When George Daniels invented the Co-Axial escapement in the 1970s, he was a freelance watchmaker and not employed in the services of Omega. Therefore, the brand can’t claim to have invented the Co-Axial escapement. However, Omega was the first manufacturer that recognised the importance of this innovation and ultimately acquired its proprietary rights. In 1999, Omega incorporated the Co-Axial escapement for the first time as the pacemaker for the Calibre 2500.
In fact, the patents for the Co-Axial escapement have expired and technically, any manufacturer can now use a Co-axial escapement for their own purposes.
The Co-Axial escapement has a more elaborate construction than the Swiss lever escapement because the Co-Axial escapement requires an additional escape wheel. As a rule of thumb in watchmaking simple constructions are usually a better choice compared to more complicated mechanisms. There is a reason why constructions are generally kept as simple as possible: more components usually mean a higher probability that something will eventually break down.

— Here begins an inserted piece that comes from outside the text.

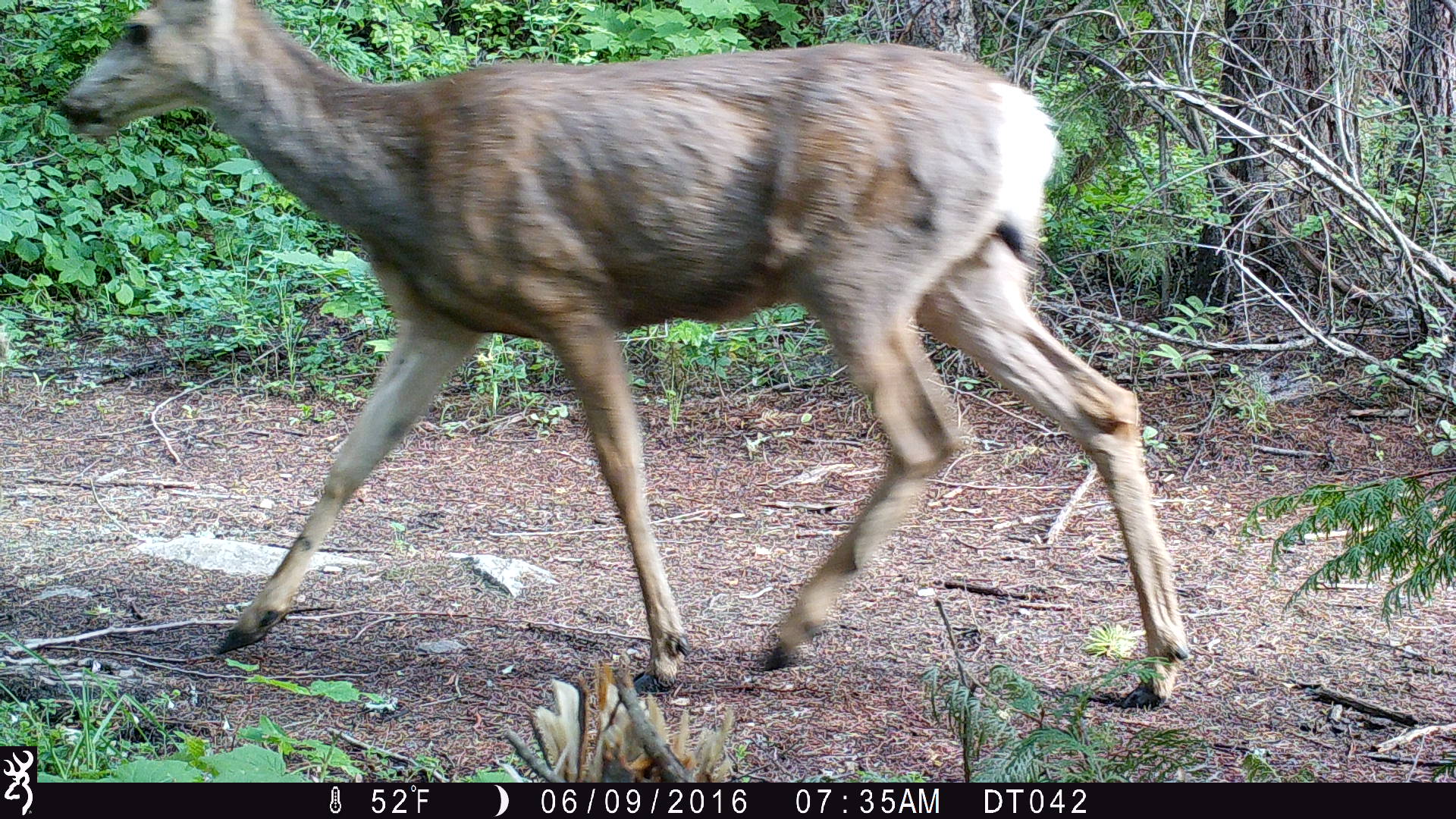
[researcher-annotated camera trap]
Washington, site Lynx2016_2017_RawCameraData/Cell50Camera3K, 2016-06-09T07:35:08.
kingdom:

While it’s occasionally assumed that the earliest Co-Axial movements were prone to defects, the newest generation is widely considered very reliable. Nevertheless, one thing should be kept in mind when owning a Co-Axial watch: the watchmaker that services the piece should already have significant hands-on experience with Co-Axial movements, because its most sensitive parts can be damaged during deconstruction. This is why Co-Axial movements should generally be serviced by authorised Omega service partners.
Even though it doesn’t have much to do with the Co-Axial escapement from a functional standpoint, the new movement series 15.000 Gauss is often linked to the Co-Axial escapement. This is because, quite simply, the unmagnetic Omega movements are only offered with Co-Axial escapements, or more precisely, the new generation of Master Co-Axial movements.
The material of the balance spring, not the presence of a Co-Axial escapement, is decisive for whether or not a watch is covered by a 4 year warranty. Whereas older models with a Co-Axial escapement are covered by a 3 year warranty, all models with a silicon balance spring have 4 years. You might be inclined to think that it’s not relevant anymore as it only affects old models. However, the shorter duration of some types of Co-axial models is still pertinent to old stock or used watches with a remaining warranty. Any Omega pieces with a classic Swiss lever escapement are covered by a two year warranty.